• WORK REQUIRED:
Recast the items below as a Markdown table with two columns, Row and Line. Put each nonblank line in its own numbered row and leave out blank lines.

• LISTED ENTRIES:
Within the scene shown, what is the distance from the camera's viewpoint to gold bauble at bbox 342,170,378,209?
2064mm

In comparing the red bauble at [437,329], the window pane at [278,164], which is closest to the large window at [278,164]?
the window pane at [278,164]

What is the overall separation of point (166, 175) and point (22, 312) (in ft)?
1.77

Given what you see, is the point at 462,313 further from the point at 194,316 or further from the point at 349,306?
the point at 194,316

• CORRECT RESPONSE:
| Row | Line |
|---|---|
| 1 | Within the scene shown, what is the distance from the camera's viewpoint to gold bauble at bbox 342,170,378,209? |
| 2 | 2064mm |
| 3 | In comparing the red bauble at [437,329], the window pane at [278,164], which is closest to the large window at [278,164]? |
| 4 | the window pane at [278,164] |
| 5 | What is the overall separation of point (166, 175) and point (22, 312) (in ft)? |
| 6 | 1.77 |
| 7 | Given what you see, is the point at 462,313 further from the point at 194,316 or further from the point at 349,306? |
| 8 | the point at 194,316 |